The consulate, which opened 175 years ago, has in recent decades provided diplomatic representation to the Palestinians. The Consul General there reported directly to the State Department. Meanwhile, the Israelis communicated with the State Department through the Ambassador. The unique arrangement provided two separate, independent lines of communication that allowed the US to understand and deal with sensitive issues in one of the most volatile places in the world.

Now, instead of functioning independently, the consulate has become a unit within the US embassy in Israel.

Both the Israelis and Palestinians will now go through Friedman, who is vocally pro-Israel and an advocate for Israeli settlements, which are considered illegal under international law.

When the merger was announced in October, former US diplomats Hady Amr and Ilan Goldenberg wrote in Foreign Policy calling it a mistake. “It damages the ability of the White House and State Department to get two separate, unvarnished accounts of how Israelis and Palestinians are responding to any given incident … This is essential if Washington is to play the role of mediator in the conflict.”

The change, which comes just weeks before the Trump administration is set to release its Israeli-Palestinian peace plan, also signals that any deal would not include a Palestinian state, which would require its own diplomatic mission.

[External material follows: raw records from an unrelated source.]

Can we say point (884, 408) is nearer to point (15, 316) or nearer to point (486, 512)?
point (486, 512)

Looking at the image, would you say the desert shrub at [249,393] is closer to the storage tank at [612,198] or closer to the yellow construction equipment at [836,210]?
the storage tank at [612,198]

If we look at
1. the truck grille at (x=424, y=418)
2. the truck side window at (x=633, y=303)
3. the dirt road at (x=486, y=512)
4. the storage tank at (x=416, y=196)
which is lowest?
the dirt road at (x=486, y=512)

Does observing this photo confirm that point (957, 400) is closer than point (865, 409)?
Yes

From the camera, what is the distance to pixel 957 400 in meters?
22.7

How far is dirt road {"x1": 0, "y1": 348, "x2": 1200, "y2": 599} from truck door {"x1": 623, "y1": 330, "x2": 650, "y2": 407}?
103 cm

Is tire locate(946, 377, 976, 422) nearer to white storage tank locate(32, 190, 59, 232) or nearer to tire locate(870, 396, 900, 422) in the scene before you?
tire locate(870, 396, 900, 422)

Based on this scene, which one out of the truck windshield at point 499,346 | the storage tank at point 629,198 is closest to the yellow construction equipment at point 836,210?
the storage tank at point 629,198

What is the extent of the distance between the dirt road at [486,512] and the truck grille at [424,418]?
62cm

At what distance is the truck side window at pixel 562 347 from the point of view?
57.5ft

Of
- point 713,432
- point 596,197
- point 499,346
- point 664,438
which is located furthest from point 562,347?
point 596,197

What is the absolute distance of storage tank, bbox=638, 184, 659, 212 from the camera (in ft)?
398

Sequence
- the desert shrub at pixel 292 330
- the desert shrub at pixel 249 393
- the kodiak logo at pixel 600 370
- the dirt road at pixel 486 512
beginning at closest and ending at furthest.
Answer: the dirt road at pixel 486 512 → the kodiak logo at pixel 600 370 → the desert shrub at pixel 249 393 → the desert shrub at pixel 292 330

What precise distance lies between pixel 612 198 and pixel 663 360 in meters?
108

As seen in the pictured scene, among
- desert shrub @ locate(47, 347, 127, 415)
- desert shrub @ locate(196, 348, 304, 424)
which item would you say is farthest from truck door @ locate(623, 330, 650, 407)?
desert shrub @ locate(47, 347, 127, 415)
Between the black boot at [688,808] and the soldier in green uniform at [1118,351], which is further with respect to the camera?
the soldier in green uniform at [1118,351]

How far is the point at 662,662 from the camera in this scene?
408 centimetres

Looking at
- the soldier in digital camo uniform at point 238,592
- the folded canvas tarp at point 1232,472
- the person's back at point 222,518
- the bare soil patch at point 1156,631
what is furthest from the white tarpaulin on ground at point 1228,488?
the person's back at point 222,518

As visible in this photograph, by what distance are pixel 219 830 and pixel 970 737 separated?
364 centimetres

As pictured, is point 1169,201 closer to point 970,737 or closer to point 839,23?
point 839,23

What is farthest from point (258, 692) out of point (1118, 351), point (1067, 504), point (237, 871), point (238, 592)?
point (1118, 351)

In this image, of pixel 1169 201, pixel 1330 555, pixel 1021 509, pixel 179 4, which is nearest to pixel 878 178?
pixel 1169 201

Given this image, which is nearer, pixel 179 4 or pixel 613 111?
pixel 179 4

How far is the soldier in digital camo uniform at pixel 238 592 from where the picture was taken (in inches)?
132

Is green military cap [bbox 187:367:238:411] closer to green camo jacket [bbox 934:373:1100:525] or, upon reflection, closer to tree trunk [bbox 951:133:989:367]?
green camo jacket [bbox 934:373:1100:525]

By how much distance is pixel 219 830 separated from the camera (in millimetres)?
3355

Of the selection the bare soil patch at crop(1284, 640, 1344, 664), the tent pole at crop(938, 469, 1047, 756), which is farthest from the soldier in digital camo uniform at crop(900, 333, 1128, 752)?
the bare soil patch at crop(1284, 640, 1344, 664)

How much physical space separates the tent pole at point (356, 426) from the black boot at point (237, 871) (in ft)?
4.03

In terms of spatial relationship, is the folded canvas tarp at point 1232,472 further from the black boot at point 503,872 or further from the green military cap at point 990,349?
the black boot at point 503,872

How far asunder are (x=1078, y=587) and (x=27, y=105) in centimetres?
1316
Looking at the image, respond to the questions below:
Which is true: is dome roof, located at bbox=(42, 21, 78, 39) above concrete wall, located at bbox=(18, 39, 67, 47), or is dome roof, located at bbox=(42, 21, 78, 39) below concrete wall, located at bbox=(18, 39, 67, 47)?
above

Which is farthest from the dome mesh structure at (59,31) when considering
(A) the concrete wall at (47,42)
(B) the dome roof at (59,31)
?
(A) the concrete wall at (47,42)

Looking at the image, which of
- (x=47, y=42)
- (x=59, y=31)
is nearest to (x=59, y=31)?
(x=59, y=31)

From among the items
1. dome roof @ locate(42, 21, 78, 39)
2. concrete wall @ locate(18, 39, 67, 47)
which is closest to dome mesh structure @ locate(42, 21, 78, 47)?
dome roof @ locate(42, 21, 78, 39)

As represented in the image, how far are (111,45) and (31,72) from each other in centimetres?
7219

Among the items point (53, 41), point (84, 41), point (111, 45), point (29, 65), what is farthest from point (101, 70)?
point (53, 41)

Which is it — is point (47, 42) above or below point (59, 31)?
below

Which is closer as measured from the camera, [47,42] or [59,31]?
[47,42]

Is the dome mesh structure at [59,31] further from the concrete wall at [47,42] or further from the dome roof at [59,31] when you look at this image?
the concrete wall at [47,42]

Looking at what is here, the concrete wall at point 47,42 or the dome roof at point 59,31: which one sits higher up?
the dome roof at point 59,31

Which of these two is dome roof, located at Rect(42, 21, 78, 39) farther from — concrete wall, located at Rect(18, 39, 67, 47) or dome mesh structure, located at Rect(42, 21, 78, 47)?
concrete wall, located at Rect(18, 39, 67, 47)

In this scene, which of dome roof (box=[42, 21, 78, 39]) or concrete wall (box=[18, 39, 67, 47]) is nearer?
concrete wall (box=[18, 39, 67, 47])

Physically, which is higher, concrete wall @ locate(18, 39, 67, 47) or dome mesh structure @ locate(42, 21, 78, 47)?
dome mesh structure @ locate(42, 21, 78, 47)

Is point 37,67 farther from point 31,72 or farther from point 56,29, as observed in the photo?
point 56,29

The plan, a source told CNN, will eschew the two-state solution in favor of setting out steps toward Palestinian self-determination.

The move also leaves the US as the only major world power without a diplomatic mission to the Palestinians.

The State Department has asserted that the move does not affect US policy on Jerusalem, the West Bank, or Gaza.

“As the President has stated, the United States continues to take no position on final status issues, including boundaries or borders. The specific boundaries of Israeli sovereignty in Jerusalem are subject to final status negotiations between the parties,” Palladino said.